CHAMPAIGN — Had to have it.
Didn’t get it.
Illinois’ 31-24 loss to Purdue — the Illini’s second straight stumble at home as a favorite — dealt a staggering blow to hopes that an orange-and-blue engine-that-could was headed for a Big Ten West championship and the conference title game in Indianapolis.
Purdue (6-4, 4-3 Big Ten) now holds a tiebreaker edge over Illinois (7-3, 4-3) in addition to having a far more favorable schedule. The Boilermakers have Northwestern and Indiana left. The Illini also have Northwestern, but first comes a daunting trip to mighty Michigan. Iowa, Wisconsin and Minnesota all were 3-3 and in the division hunt entering Saturday’s games.
There’s a lot that could still happen, but the Illini aren’t likely to be the last ones standing. And they will rue Saturday’s defeat — a nearly four-hour parade of penalties and missed opportunities — as surely as they will the 23-15 letdown against Michigan State that preceded it.
Illini coach Bret Bielema called it a day of “flashbacks” to the week before.
“If we have a momentum swing or do something good,” he said, “then we have something that sets us back.”
Maybe this better-than-average, but far from elite, Illini team — deservedly about to drop out of any and all Top 25s — simply flew too close to the sun. But now we’re mixing train and plane metaphors, and no good can possibly come of that.

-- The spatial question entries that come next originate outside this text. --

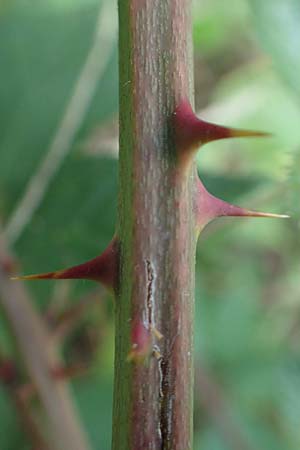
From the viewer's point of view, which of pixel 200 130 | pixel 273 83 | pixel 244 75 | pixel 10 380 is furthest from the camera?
pixel 244 75

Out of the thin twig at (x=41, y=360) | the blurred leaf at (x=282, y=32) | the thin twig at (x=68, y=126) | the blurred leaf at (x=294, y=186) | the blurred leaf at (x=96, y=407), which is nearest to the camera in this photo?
the blurred leaf at (x=294, y=186)

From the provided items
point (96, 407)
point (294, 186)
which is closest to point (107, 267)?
point (294, 186)

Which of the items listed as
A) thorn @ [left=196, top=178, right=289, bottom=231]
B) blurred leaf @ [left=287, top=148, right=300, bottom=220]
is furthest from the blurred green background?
thorn @ [left=196, top=178, right=289, bottom=231]

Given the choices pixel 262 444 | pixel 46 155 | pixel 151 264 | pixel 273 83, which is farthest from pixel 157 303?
pixel 273 83

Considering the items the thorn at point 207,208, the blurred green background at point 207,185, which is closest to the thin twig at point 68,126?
the blurred green background at point 207,185

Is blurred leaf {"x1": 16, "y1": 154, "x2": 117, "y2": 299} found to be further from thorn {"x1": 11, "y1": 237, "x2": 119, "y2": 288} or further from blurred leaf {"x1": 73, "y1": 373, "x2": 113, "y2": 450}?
thorn {"x1": 11, "y1": 237, "x2": 119, "y2": 288}

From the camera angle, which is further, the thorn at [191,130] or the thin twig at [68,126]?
the thin twig at [68,126]

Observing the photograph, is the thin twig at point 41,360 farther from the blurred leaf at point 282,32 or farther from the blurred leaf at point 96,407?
the blurred leaf at point 282,32

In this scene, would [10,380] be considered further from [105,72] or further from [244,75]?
[244,75]

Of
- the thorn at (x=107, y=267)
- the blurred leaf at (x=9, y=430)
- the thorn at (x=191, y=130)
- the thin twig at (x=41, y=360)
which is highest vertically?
the thorn at (x=191, y=130)
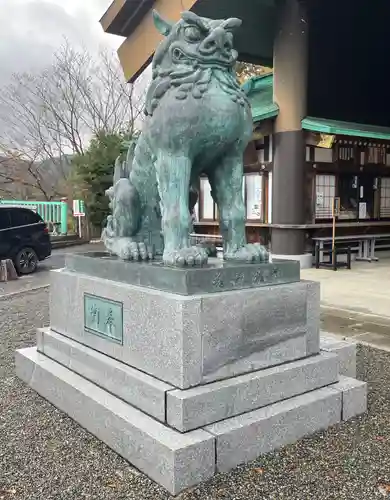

“The good news is [we’ve] done a lot of good things,” Bielema said. “The tough news is we didn’t do enough the last two weeks to let this get to where it is today. Obv it’s a race that’s nowhere close to being done, but I think the only thing we can worry about now is getting Illinois football good at Illinois football.”
If anybody’s going to be good at Illinois football, it might as well be the Illini. It would help if they didn’t commit 12 penalties for 121 yards in a game ever again. Seven of the flags gave Purdue first downs, an egregious number.
The Illini led 7-0 and 14-7 but were undone by all that dirty laundry. Probably the most painful penalty was the pass-interference call on cornerback Devon Witherspoon late in the first half that negated his interception. The Boilermakers scored a touchdown, with quarterback Aidan O’Connell finding Charlie Jones — a Stevenson alum to a Deerfield alum — on the next play to tie the game.
It appeared to be a terrible call — from the same officiating crew that left the Illini steaming in an early-season loss at Indiana — and prompted Bielema to walk 50 yards with the captain of the crew at halftime, barking at him the whole way. Bielema waited for the same official after coming onto the field for the start of the second half and barked at him some more.
— IllinoisLoyalty (@IllinoisLoyalty) November 12, 2022
In the second half, though, the Illini committed 50 yards of penalties on a single Purdue touchdown drive. Once you’ve done that, you can’t really complain about getting a raw deal.
“You’re just not going to survive major-college football and Big Ten play with those kind of numbers working against you,” Bielema said.
It was Purdue’s sixth straight win at Memorial Stadium and its 14th win in the last 18 games between the schools. There has been a lot of frustrated grumbling from Boilers fans this season, but things suddenly are looking seriously up.
“We’re not blind to these things,” O’Connell said. “We know we’re bowl-eligible. We know we’re still in the hunt.”
The Boilermakers hang on to the Cannon rivalry trophy, theirs after six of the last seven meetings with Illinois. The Illini hang on to scant hope of winning the West for the first time — and likely hang their heads a bit.